TO DO — The lines below that include "floor" are to be found and copied.

PROVIDED MATERIAL —
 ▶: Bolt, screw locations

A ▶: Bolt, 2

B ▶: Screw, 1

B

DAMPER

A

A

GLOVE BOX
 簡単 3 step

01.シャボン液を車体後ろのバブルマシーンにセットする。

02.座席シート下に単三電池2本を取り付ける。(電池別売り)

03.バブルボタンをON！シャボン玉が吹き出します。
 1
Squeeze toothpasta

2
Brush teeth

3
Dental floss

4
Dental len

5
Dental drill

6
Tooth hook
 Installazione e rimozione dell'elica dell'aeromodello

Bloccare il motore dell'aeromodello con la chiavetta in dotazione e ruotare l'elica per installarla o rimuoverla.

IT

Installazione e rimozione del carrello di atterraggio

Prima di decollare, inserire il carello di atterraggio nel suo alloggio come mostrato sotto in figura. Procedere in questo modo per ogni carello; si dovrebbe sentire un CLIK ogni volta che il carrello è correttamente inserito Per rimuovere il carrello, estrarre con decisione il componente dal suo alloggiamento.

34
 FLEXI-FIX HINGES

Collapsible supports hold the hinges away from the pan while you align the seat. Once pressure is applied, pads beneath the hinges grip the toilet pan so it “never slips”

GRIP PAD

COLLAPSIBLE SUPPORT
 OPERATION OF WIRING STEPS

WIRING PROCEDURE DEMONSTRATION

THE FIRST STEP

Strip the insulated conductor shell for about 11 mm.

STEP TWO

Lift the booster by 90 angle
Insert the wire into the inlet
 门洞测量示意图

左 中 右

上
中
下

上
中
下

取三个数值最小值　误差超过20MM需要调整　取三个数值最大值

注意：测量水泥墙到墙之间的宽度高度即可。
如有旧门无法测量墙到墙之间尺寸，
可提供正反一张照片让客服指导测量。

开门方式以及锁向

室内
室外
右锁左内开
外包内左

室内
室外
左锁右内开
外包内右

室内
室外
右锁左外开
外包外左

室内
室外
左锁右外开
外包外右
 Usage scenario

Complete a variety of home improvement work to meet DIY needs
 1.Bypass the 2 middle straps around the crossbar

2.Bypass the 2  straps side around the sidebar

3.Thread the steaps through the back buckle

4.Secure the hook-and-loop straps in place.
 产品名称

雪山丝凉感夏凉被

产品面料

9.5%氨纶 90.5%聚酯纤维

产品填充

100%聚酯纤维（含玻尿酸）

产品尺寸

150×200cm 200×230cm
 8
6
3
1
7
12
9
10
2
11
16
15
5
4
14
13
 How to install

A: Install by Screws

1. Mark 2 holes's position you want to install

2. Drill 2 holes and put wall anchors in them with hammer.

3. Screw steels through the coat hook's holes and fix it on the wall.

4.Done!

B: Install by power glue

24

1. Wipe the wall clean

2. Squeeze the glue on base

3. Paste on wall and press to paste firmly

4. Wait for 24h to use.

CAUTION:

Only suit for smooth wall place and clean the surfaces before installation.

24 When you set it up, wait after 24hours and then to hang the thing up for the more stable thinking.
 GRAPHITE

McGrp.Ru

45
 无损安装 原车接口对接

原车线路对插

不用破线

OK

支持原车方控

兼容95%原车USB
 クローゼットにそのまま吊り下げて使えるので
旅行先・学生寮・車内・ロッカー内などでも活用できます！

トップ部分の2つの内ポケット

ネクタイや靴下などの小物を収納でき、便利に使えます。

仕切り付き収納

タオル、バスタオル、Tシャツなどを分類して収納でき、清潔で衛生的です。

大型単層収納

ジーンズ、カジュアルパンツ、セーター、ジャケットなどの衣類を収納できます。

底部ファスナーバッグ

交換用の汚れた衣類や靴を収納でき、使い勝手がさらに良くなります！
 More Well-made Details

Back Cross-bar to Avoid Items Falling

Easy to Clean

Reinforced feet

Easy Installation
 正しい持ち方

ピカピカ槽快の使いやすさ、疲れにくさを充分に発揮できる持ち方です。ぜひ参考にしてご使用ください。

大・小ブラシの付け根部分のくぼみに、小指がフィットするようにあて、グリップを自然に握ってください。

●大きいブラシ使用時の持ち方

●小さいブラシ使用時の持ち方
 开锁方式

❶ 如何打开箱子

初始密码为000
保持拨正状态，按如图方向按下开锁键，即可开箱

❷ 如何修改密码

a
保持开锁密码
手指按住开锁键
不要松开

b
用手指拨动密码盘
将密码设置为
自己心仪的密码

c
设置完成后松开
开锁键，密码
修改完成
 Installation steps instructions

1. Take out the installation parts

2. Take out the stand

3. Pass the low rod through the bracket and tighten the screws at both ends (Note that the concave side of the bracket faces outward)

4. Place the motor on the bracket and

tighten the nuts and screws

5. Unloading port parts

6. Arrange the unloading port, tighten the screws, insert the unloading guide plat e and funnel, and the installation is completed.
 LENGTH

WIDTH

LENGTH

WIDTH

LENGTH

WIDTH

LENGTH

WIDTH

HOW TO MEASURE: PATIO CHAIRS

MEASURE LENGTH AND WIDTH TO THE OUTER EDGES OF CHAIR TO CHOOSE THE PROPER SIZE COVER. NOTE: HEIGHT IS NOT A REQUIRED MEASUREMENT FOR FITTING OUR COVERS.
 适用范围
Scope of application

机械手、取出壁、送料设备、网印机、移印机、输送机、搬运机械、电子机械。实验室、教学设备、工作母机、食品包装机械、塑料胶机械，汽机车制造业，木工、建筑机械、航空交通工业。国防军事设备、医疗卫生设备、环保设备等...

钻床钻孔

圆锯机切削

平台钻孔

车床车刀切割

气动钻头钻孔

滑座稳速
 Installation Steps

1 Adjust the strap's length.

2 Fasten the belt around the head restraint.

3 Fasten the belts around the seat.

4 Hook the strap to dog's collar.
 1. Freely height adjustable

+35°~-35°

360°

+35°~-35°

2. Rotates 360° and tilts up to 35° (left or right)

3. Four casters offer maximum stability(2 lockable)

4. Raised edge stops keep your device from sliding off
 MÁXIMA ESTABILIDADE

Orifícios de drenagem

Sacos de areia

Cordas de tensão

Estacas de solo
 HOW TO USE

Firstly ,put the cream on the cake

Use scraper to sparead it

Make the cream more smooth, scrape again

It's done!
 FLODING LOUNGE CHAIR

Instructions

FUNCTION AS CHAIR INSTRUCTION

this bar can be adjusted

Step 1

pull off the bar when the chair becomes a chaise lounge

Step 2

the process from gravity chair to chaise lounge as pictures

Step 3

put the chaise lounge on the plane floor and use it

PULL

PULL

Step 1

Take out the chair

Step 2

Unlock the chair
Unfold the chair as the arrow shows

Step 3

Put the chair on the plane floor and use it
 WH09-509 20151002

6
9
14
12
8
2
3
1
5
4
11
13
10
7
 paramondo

ANSWER SPACE —
put the chaise lounge on the plane floor and use it
Put the chair on the plane floor and use it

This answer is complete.